→ **Given request**:
Reproduce word for word the entries from the line containing "From the list" down through the end of the entries, including both the first and last lines.

Entries from a spatial reasoning dataset
****************

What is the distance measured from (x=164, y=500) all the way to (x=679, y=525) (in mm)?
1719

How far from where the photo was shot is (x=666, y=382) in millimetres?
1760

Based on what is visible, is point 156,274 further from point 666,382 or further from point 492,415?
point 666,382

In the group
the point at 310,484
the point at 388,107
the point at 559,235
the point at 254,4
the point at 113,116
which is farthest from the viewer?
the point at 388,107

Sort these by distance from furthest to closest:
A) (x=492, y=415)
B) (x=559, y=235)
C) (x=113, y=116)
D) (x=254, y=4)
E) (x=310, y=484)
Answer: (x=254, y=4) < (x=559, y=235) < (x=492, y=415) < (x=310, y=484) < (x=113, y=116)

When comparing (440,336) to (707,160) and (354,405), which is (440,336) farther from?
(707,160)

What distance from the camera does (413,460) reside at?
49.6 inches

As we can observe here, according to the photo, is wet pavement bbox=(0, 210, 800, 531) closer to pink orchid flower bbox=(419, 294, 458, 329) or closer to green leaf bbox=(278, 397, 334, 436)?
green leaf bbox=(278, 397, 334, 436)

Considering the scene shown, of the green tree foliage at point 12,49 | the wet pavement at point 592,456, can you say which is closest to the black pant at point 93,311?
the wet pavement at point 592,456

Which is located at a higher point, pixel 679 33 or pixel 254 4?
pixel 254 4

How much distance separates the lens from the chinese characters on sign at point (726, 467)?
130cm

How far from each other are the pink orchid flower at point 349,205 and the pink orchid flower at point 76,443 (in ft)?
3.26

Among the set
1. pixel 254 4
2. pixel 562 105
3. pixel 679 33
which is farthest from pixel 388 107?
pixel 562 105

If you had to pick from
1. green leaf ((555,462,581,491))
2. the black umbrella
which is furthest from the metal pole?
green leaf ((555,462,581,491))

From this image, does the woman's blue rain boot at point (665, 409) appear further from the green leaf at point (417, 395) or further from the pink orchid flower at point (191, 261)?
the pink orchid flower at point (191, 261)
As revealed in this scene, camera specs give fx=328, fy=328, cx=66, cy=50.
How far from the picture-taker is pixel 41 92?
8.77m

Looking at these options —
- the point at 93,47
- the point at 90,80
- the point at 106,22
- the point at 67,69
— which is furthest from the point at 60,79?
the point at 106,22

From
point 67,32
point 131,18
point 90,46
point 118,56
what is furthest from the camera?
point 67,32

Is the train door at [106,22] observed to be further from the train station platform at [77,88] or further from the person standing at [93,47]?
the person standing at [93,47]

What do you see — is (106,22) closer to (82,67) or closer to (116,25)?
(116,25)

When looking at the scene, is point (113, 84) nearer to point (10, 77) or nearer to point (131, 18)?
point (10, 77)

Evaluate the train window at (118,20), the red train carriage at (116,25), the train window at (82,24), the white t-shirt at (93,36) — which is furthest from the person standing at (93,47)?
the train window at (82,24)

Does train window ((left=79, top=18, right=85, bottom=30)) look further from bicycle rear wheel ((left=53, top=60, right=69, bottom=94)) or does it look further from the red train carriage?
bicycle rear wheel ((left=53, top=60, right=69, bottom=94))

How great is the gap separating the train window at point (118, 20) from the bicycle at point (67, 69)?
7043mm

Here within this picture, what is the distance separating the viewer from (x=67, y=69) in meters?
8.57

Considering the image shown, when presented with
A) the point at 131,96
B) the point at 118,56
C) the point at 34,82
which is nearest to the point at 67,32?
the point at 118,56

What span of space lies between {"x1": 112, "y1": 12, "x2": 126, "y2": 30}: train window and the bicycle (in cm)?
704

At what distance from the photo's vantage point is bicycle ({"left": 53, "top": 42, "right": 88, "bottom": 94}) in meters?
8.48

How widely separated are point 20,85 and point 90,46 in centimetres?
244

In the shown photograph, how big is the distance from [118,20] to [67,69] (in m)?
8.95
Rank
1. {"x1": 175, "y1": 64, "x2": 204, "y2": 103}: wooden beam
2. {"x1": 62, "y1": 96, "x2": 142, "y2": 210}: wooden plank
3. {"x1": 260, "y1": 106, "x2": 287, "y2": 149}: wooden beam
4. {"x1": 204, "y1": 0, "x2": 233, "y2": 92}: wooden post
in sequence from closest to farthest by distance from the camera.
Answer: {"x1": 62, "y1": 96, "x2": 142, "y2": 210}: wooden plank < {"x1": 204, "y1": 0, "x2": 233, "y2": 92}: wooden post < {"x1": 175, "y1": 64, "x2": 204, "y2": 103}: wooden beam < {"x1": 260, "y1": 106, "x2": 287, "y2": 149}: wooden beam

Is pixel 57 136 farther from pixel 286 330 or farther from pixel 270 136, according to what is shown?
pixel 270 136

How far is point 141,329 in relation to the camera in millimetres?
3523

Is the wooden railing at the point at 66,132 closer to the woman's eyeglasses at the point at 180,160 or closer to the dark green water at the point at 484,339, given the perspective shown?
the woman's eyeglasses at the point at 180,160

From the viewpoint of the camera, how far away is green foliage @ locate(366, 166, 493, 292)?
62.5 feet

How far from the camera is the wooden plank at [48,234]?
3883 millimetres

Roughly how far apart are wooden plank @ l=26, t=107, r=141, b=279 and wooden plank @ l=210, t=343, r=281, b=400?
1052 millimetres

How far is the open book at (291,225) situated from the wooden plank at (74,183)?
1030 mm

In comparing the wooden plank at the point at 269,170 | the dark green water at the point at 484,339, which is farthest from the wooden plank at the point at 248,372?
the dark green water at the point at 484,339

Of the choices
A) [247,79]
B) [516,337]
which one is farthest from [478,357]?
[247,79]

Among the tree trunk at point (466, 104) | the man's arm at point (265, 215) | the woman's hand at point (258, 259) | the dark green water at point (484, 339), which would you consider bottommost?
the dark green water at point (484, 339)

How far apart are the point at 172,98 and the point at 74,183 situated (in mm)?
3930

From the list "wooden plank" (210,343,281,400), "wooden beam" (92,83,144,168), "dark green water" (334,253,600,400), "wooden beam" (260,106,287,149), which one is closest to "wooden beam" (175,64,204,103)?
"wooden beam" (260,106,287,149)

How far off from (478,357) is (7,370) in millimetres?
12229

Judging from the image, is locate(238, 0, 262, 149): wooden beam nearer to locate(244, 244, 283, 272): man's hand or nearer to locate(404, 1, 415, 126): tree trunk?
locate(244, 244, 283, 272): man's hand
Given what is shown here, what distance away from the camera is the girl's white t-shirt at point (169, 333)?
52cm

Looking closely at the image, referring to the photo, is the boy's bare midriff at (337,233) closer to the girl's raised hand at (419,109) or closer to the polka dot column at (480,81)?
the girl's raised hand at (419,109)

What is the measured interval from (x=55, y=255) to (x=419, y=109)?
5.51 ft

****************

→ **Worked answer**:
From the list "wooden plank" (210,343,281,400), "wooden beam" (92,83,144,168), "dark green water" (334,253,600,400), "wooden beam" (260,106,287,149), which one is closest to "wooden beam" (175,64,204,103)?
"wooden beam" (260,106,287,149)

How far off from (478,357) is (7,370) in millimetres?
12229

Judging from the image, is locate(238, 0, 262, 149): wooden beam nearer to locate(244, 244, 283, 272): man's hand or nearer to locate(404, 1, 415, 126): tree trunk?
locate(244, 244, 283, 272): man's hand
Given what is shown here, what distance away from the camera is the girl's white t-shirt at point (169, 333)?
52cm

Looking closely at the image, referring to the photo, is the boy's bare midriff at (337,233) closer to the girl's raised hand at (419,109) or closer to the polka dot column at (480,81)?
the girl's raised hand at (419,109)

What is the measured interval from (x=55, y=255) to (x=419, y=109)?
5.51 ft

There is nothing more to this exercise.